I just found out that, even though the output says this:

Final: Total Mask Labelled:6000
Total No-Mask Labelled:6265

The folder actually contains only 3182 images

This is okay, as most of the images have multiple faces. Especially WiderFace dataset, has more number of people in a single image.

hectormdom commented 4 years ago

Hi, thanks for the reply, I intend to go through the whole thing and report back, I find it very interesting thanks for authoring this.

Thanks to you, also is my output correct (besides the warning)? it seems to me like I'm not getting images from anywhere except MAFA and WideFace.

Thank you for diligently going through the repo.
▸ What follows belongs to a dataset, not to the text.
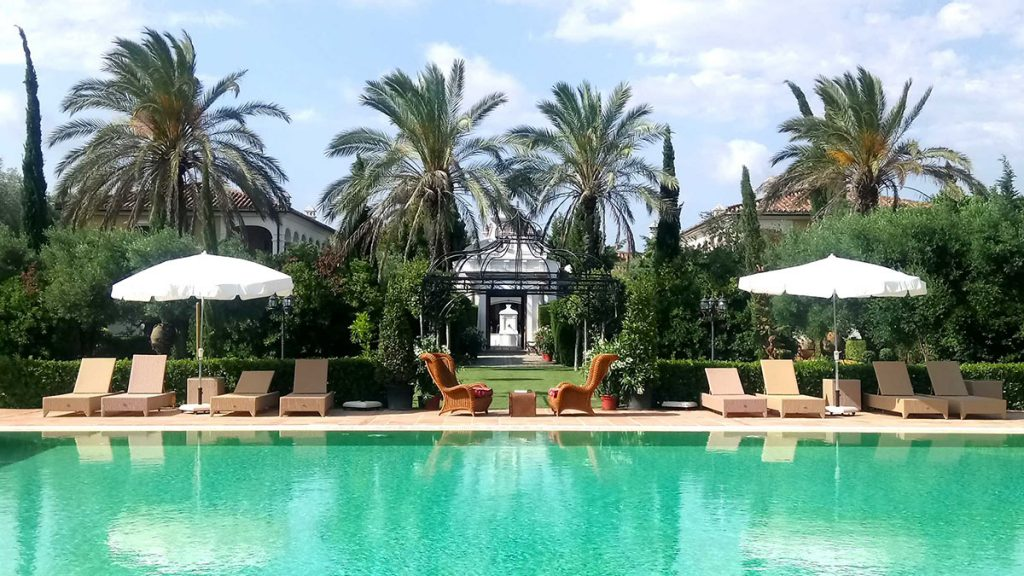 Luxury Spanish Boot Camp Venue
Let me check on my end, if any issue with generating FDDB dataset in Kitti format. Once you get FDDB dataset completely, you should have good accuracy.

Also, I am assuming, for accuracy evaluations, what batch size are you using?

I tried running all the data_utils scripts individually and: kaggle2kitti.py no data, throws an error widerface2kitti.py no data, no error (it instantaneously says that it generated 1000 items but there's nothing in the folder and no processing time) mafa2kitti.py generates 13,882 images and labels fddb2kitti.py generates 780 images and labels (All the paths in the files are correctly set and absolute)

Originally I tried the default batch size 24 that was written on the file for my first run, the I upped it to 32 because I read it in an article, and now I'm going to try 16 as it says in the blog entry corresponding to this project.

hectormdom commented 4 years ago

In widerface2kitti.py I changed line 33 from file_image = os.path.splitext(image_name)[0].split('\\')[1] to file_image = os.path.splitext(os.path.split(image_name)[1])[0] ran it alone and it actually generated 413 images and labels

ak-nv commented 4 years ago

Ah. Nice. One more quick question, are you running this on Linux or Windows?

hectormdom commented 4 years ago

Linux, Ubuntu 18.04.5 LTS

ak-nv commented 4 years ago

Ok. Let me test on that as well. i am currently testing on Windows.

hectormdom commented 4 years ago

Thanks a lot, I've tried a ton of things through comparison of the scripts that do work against the kaggle one, but to no avail

ak-nv commented 3 years ago

Closing as no activity for more than 20days. Please re-open if needed.